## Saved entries

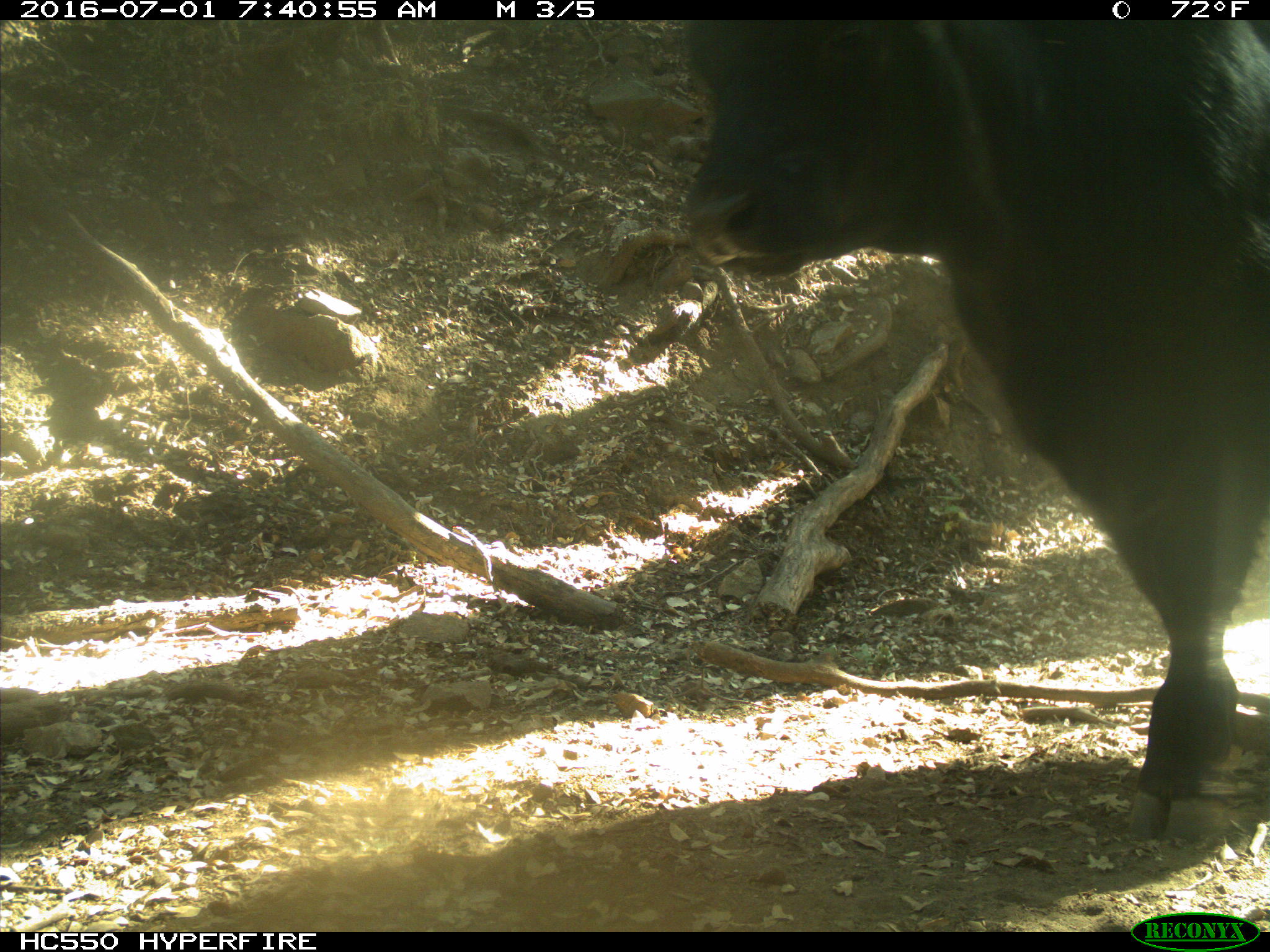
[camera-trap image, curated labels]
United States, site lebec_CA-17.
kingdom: Animalia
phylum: Chordata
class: Mammalia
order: Artiodactyla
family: Bovidae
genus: Bos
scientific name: Bos taurus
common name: domestic cow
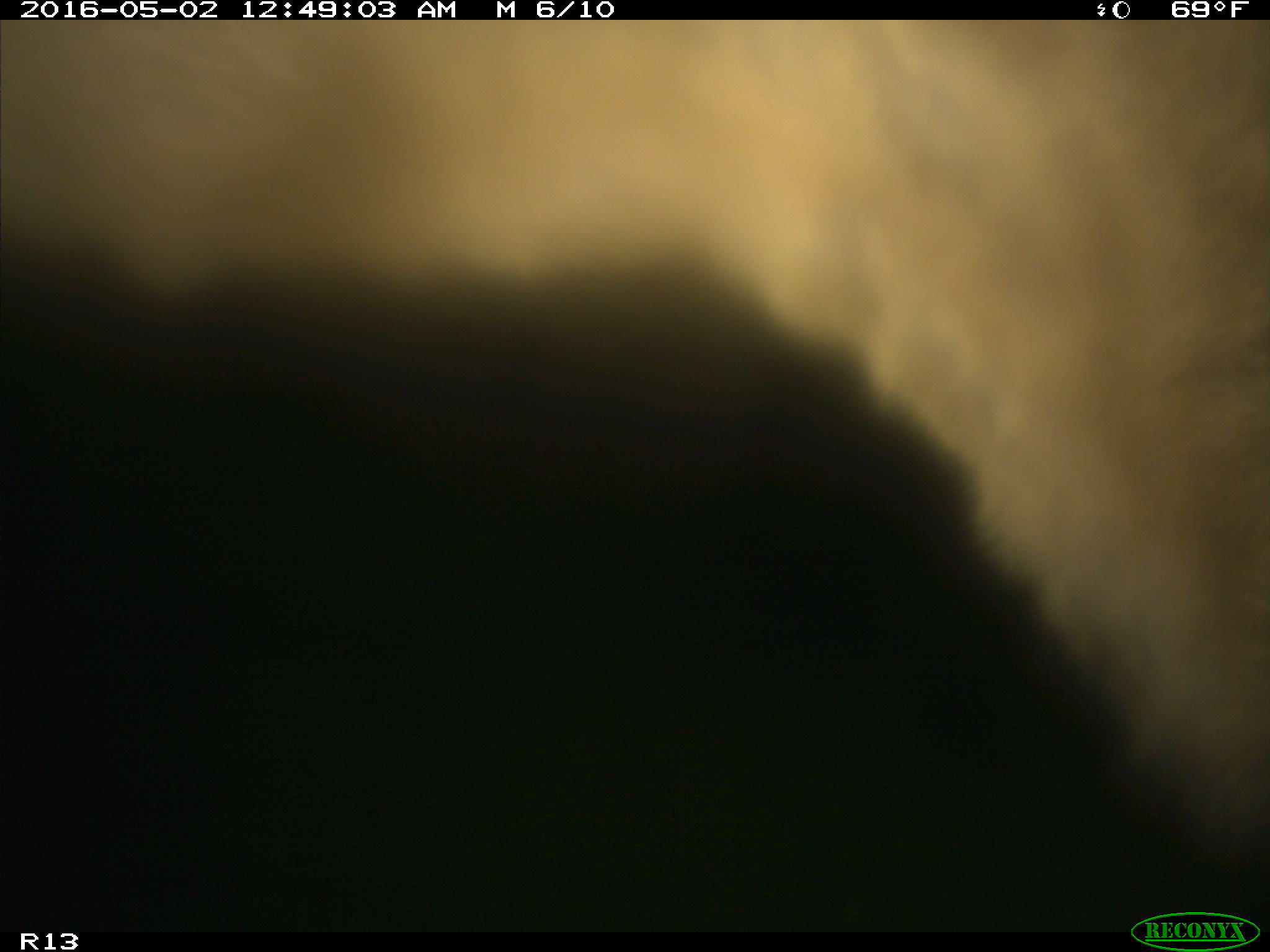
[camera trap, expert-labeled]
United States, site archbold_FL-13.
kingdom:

## Work to complete
Every entry above, pictures excluded, needs to be duplicated exactly.

## Final answer
[camera-trap image, curated labels]
United States, site lebec_CA-17.
kingdom: Animalia
phylum: Chordata
class: Mammalia
order: Artiodactyla
family: Bovidae
genus: Bos
scientific name: Bos taurus
common name: domestic cow
[camera trap, expert-labeled]
United States, site archbold_FL-13.
kingdom:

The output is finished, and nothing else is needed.